Cannabis is commonly used to treat pain, cramps, nausea, and vomiting. Both THC and CBD can generate soothing effects on the gut, however, when used medicinally to treat specific conditions, a doctor's consultation is more than recommended. In part, because a specific diagnosis may require a particular quantity and/or combination of cannabinoids. More severe health conditions may also require a broader scope of medicines, and sometimes cannabis will not fit the picture because of side effects. 

Nevertheless, some of the research is exciting, to say the least, of how cannabis can help contribute to a healthier gut. Below is a quick sum up:

Cannabis can protect against weight gain

Some research concerns THC, the primary psychedelic cannabinoid extracted from cannabis. When tested on obese mice, THC helped the rodents maintain a healthier gut balance, plus it reduced various symptoms linked with obesity, such as chronic inflammation and gut leak. 

One other study that involved humans, found that cannabis users had fewer bacteria linked with obesity in their tummies. People who use cannabis in their day in and day out are also less likely to develop obesity, according to some more research. However, THC is known to open up a ferocious appetite, widely known as the munchies. (and you can read here how to deal with munchies if that is something that bothers you every time after you smoke weed). 

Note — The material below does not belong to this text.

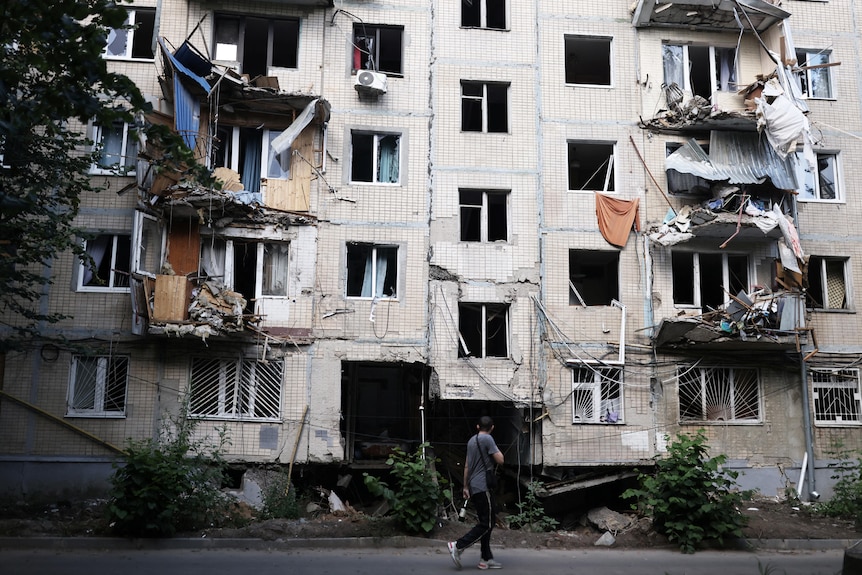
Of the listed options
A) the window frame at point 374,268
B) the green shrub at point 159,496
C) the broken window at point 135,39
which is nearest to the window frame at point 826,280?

While more research is needed to obtain comprehensive insight into how THC affects gut health and appetite, when it comes to weight management, there just might be another minor cannabinoid that may steal the show in the future. THCV has already been billed as the one cannabinoid that can help people lose weight. 

Cannabis may promote healthy gut microbiota. 

More studies on mice have shown THC combined with CBD can induce higher levels of specific short-chain fatty acids found in the large intestine, associated with immune responses and metabolic processes. The same acids contribute to a healthier central nervous system and a more stable brain-gut communication.

Cannabis can reduce inflammation in the gut and brain.

There's more significant evidence on the anti-inflammatory properties of cannabis. Many different strains are beneficial when tackling inflammatory processes in the body. Some of the current research is directed at how minor cannabinoids such as CBN as well as terpenes such as beta-caryophyllene may affect both brain and gut health.

There's much more to discover about how cannabis and the gut microbiome interact. But one thing is obvious. There's a complex interaction in place, and there's certainly a space for medical practice to advance further and come up with more precise information that can help people better maintain their gut health.